The increasing protests of refugees, residents and helpers were suppressed with police violence and harassment. On April 22, 2018, when fascist thugs attacked a refugee protest on Lesbos, the riot police did not intervene. Tsipras had previously encouraged these anti-immigrant forces by overturning the verdict of a Greek administrative court calling for an end to the detention of refugees on the island.

This spring the government ordered the forced eviction of four occupied houses in the Exarchia district, leaving 200 to 300 refugees living there on the street. In protest, the then homeless refugees set up a camp at Syntagma Square, which was also cleared by police at the end of April.

In accord with the EU, the Syriza government has obstructed the work of NGOs and journalists and criminalised humanitarian aid. This was exemplified by the case of the Syrian swimmer and refugee aid Sara Mardini, who herself had fled by boat to Greece in 2015. She was convicted with over 30 members of the NGO Emergency Response Centre International (ERCI) in August 2018 of alleged trafficking and participation in a “criminal organization” and incarcerated for several months.

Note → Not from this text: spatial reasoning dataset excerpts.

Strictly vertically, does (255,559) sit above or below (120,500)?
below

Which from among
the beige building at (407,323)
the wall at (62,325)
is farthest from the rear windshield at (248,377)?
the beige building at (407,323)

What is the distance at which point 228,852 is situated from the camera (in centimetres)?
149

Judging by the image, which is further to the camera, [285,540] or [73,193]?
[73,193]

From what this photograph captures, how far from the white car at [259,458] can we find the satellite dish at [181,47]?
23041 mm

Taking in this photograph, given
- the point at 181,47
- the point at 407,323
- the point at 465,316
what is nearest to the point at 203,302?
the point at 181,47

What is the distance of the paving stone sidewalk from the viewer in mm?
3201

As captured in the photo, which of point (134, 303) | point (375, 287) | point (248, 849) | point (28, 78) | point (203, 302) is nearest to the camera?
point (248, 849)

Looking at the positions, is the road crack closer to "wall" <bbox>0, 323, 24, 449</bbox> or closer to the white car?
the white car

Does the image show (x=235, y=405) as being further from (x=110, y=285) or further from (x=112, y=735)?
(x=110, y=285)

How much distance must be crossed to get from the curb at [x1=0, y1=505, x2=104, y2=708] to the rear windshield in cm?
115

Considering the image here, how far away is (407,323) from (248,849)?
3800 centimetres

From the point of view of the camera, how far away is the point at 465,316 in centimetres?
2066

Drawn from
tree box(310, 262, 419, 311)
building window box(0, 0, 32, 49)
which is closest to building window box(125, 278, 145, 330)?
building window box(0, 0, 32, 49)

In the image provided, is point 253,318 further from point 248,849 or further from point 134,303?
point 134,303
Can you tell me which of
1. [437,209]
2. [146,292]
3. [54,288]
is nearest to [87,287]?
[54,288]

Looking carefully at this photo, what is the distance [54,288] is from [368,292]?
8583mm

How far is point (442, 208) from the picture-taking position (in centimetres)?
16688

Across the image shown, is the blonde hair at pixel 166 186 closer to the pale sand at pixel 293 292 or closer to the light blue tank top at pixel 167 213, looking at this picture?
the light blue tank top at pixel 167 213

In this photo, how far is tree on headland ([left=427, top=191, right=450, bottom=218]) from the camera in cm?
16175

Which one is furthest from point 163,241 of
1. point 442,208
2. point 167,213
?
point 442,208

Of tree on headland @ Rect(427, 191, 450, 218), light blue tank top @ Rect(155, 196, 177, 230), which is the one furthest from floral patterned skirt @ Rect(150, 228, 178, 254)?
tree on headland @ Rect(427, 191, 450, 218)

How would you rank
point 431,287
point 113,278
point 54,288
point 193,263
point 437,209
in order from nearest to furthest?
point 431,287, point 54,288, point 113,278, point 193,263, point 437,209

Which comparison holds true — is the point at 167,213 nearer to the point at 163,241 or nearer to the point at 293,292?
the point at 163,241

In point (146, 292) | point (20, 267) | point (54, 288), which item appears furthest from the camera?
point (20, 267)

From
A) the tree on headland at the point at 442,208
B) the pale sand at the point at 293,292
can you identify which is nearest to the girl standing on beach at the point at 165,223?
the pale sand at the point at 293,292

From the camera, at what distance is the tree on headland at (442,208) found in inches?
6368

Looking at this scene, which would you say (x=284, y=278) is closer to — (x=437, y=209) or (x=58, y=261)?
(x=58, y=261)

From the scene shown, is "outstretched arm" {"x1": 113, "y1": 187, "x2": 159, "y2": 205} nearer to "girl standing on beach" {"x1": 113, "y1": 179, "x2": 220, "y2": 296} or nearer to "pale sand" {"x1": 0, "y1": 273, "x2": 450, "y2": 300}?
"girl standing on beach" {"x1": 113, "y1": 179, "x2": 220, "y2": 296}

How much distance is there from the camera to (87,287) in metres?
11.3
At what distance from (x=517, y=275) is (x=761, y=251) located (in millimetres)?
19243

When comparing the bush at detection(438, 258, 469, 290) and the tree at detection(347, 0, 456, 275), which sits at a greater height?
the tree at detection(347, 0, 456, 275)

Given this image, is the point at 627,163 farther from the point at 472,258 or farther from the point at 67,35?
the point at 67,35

The facts of the four-year reign of Syriza speak for themselves. In every area—in social and economic policy, foreign and domestic politics and refugee policy—the pseudo-left party in cooperation with its far-right coalition partner brutally enforced the interests of the ruling class against workers, retirees and youth and so paved the way for the new far-right ND government under Kyriakos Mitsotakis. The first months have already shown that the new administration is continuing and intensifying the far-right course set by the Syriza government.